"Fresh Air & Empty Streets" Oliver Cable

Fresh Air and Empty Streets

Fifteen years after Alexander left his wife and young child to pursue the life of an artist in Paris, his son Felix is on his doorstep, looking for answers. On a journey through smoky jazz bars, artists’ studios and along the banks of the Seine, Felix meets the father he never knew, and in doing so, comes to question some lifelong assumptions.

This is a novella and at 140 pages long, a very easy quick read. The brevity offered by the form of  a novella is fitting for the style of Cable's writing as the story focuses on a particular event in a short space of time. The prose ebbs and flows in a way that matches the meandering of the Seine as Felix ponders, muses, explores and questions his relationship with his father amongst other things. 

Cable's prose is distinctive and echoes the patterns and conventions of much more established writers who focus on moments in time, delving deeper into a character rather than rushing along with a plot. He clearly has a gift for description and observation. I liked the use of personification with "the clock shuffled along to its arranged meeting time," and then his detail about Felix: "His hair stood up in unruly clumps, shooting off in every which way in a desperate attempt to leave the wasteland that was his body......his skin resembled Arctic snow in the sun."

When Felix meets his father, Cable cleverly captures the similarities between the two men who have had so little contact. 

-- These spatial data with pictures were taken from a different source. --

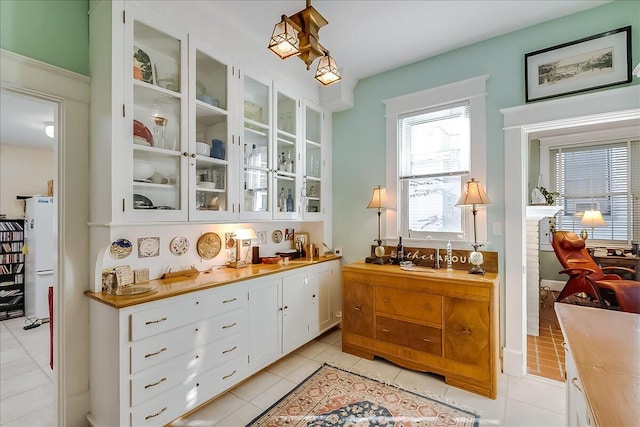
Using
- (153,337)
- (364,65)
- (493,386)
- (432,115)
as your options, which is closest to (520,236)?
(493,386)

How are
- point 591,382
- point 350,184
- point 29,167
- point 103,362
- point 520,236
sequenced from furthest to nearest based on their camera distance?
point 29,167, point 350,184, point 520,236, point 103,362, point 591,382

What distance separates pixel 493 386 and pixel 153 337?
2416 mm

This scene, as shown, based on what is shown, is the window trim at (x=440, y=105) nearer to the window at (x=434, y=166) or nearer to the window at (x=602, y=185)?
the window at (x=434, y=166)

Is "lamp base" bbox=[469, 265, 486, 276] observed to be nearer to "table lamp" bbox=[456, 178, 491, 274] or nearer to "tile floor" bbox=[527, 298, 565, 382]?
"table lamp" bbox=[456, 178, 491, 274]

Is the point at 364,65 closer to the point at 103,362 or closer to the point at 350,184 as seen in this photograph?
the point at 350,184

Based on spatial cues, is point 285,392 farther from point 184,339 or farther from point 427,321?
point 427,321

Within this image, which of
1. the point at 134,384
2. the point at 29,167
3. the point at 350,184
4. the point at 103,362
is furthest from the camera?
the point at 29,167

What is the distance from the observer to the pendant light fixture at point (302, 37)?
5.02ft

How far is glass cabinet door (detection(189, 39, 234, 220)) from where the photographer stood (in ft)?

"In that split second before any of them opened their mouths, Felix saw his shaggy brown hair, his dark eyebrows and his height back in the man in front of him." 

The references to Paris are used not just to place the reader securely in the setting of the action, but also to create atmosphere. The church of Sacre-Coeur is used several times to conjure strong images of the city. In this story the location is as much of a character as Felix and Alexander. 

This is Cable's debut and although it is polished, there were a few sentences that still felt a little clunky and occasionally Cable fell back on a cliche which stood out against the rest of his carefully considered language. However, this is his first book and I'm sure Cable will develop with everything he continues to publish. 

It is easy to read the book in one sitting. There are no chapters and only "pauses" between paragraphs and within the narrative flow. It didn't feel necessary to break away from reading as I think the atmosphere of the novel carries you along in a slightly dreamlike state. 

I don't want to say too much else as it is a short novel and really needs little explanation. If you enjoy a poetic style of writing, overflowing with description and imagery, a coming of age style voice and some interesting observations about the bigger issues and ideas in life, then you will enjoy this book. I would categorise it as literary fiction.